Alıntı metin:
Abaküs Yazılım
Hukuk Genel Kurulu
Esas No: 2013/1108
Karar No: 2014/768
Karar Tarihi: 15.10.2014

Yargıtay Hukuk Genel Kurulu 2013/1108 Esas 2014/768 Karar Sayılı İlamı

Hukuk Genel Kurulu         2013/1108 E.  ,  2014/768 K.

    "İçtihat Metni"

    MAHKEMESİ : Büyükçekmece 2. Asliye Hukuk Mahkemesi
    TARİHİ : 04/02/2013
    NUMARASI : 2012/1006-2013/116

    Taraflar arasındaki “alacak” davasından dolayı yapılan yargılama sonunda; Büyükçekmece 2. Asliye Hukuk Mahkemesi’nce davanın kısmen kabulüne dair verilen 28.11.2011 gün ve 2011/816 E., 2011/755 K. sayılı kararın incelenmesi davalı vekili tarafından istenilmesi üzerine, Yargıtay 13. Hukuk Dairesi’nin 11.04.2012 gün ve 2012/7050 E., 2012/9950 K. sayılı ilamı ile;
    (...Davacı, emlak komisyoncusu olduğunu, davalı ile tellallık sözleşmesi imzaladığını, davalının kendilerini devredışı bırakarak gösterilen taşınmazı eşi adına satın aldığını, bu nedenle sözleşmedeki %6 ceza-i şart ve KDV alacağı olarak 9.912,00 TL’nin faizi ile davalıdan tahsiline karar verilmesini istemiştir.
    Davalı, davanın reddini dilemiştir.
    Mahkemece, davanın kısmen kabulü ile 7.434,00 TL komisyon ücreti ve cezai şart alacağının ticari faizi ile birlikte davalıdan tahsili ile davacıya verilmesine karar verilmiş, karar davalı tarafından temyiz edilmiştir.
    1-Dosyadaki yazılara, kararın dayandığı delillerle yasaya uygun gerektirici nedenlere ve özellikle delillerin takdirinde bir isabetsizlik bulunmamasına göre davalının sair temyiz itirazlarının reddi gerekir.
    2-Dava, emlak komisyoncusu olan davacının, davalı ile arasındaki tellallık sözleşmesi davalı tarafça ihlal edildiğinden sözleşmeye göre kararlaştırılan ceza-i şart ve KDV alacağına ilişkindir. Davacı, dava dilekçesinde 28.09.2009 tarihinde taraflar arasında akdedilen sözleşmedeki ceza-i şartın davalıdan tahsilini istemiş olduğu gözetilip, mahkemece, sözleşmede taşınmazın bedeli olarak kararlaştırılan 140.000,00 TL bedel üzerinden istenen %6 oranında ceza-i şartın hesaplanıp Borçlar Kanunu 160/son maddesi uyarınca hesaplanan bu bedel üzerinden indirim yapılarak karar verilmesi gerekirken, gerekçede yazılı şekilde yanlış oranlar üzerinden hesaplama yapılıp yazılı şekilde davanın kısmen kabulüne karar verilmesi usul ve yasaya aykırı olup, bozmayı gerektirir.

Veri kesiti:
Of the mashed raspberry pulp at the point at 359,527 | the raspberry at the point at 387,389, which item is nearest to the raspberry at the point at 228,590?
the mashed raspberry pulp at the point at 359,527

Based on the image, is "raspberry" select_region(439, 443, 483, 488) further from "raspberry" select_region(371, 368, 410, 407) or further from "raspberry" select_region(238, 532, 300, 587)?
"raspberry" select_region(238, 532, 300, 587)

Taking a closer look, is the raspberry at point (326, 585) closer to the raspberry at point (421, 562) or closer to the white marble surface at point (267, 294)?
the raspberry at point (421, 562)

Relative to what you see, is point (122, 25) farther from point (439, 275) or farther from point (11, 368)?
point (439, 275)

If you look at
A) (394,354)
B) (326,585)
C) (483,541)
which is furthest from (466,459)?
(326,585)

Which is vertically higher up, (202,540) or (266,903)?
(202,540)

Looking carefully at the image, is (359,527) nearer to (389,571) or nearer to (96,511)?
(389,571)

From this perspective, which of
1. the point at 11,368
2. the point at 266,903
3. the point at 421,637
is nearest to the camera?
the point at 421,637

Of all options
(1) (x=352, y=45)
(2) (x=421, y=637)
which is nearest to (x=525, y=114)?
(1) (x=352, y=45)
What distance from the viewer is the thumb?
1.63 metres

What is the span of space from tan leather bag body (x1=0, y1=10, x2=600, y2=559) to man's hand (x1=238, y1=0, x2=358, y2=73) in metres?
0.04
---
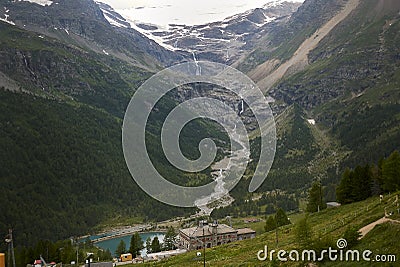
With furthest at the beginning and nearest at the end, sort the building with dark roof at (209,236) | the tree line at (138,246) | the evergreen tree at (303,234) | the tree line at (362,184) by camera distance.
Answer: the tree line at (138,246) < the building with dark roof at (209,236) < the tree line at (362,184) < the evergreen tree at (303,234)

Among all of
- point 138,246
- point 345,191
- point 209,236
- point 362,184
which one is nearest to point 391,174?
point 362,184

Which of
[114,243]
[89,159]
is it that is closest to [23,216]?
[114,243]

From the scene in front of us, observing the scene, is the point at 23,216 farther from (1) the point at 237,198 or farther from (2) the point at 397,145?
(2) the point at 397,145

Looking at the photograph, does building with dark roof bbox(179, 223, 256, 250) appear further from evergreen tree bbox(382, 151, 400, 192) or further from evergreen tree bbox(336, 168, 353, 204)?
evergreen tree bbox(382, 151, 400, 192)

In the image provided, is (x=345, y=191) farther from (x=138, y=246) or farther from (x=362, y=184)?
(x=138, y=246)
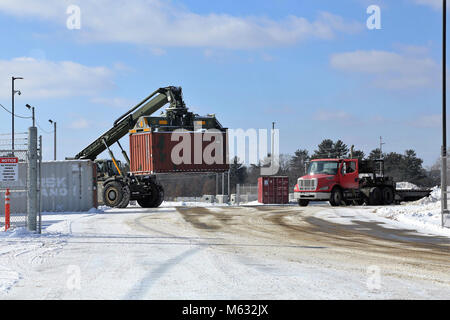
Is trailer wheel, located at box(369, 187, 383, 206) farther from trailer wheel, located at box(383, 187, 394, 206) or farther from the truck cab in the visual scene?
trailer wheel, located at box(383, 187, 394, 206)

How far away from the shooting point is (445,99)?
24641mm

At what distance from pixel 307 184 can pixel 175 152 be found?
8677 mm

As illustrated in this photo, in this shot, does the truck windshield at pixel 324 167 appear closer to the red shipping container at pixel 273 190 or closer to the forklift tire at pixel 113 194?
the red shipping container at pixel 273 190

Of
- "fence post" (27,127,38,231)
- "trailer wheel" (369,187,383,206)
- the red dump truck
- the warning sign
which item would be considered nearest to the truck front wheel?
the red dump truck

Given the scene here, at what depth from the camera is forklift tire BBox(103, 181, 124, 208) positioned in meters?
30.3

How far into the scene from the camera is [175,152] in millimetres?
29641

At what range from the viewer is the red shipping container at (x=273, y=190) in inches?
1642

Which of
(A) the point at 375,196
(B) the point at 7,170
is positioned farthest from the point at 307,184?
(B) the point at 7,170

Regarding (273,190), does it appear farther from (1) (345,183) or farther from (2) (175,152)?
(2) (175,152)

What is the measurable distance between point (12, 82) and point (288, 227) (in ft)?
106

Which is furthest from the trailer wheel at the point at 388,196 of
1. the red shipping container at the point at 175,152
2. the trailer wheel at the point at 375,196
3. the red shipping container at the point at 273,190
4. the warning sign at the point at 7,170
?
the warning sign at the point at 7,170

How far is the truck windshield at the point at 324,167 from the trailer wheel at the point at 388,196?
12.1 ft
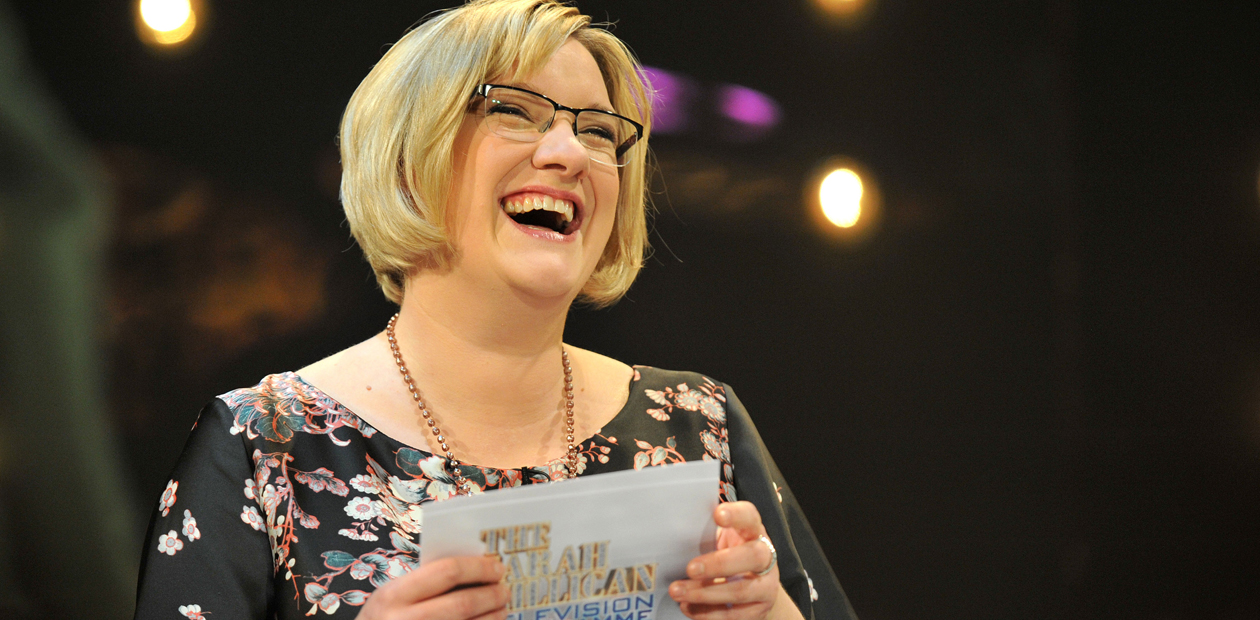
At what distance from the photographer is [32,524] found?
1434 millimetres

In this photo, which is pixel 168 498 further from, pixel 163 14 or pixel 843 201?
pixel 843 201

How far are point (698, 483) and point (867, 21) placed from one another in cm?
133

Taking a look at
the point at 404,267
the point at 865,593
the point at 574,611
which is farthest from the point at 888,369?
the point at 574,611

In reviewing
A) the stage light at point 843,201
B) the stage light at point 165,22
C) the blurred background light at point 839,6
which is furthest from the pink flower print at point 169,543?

Yapılacak iş:
Karar metnindeki "Mahkemece, davanın kısmen kabulü ile 7.434,00 TL komisyon ücreti ve cezai şart alacağının ticari faizi ile birlikte davalıdan tahsili ile davacıya verilmesine karar verilmiş, karar davalı tarafından temyiz edilmiştir." cümlesini İngilizceye çevirin. Kayıtlar, karar metninden ayrı, kendi başına bir malzemedir.

Örnek çözüm:
The court partially accepted the case and ruled that the commission fee and penalty clause claim of 7,434.00 TL be collected from the defendant together with commercial interest and paid to the plaintiff, and the decision was appealed by the defendant.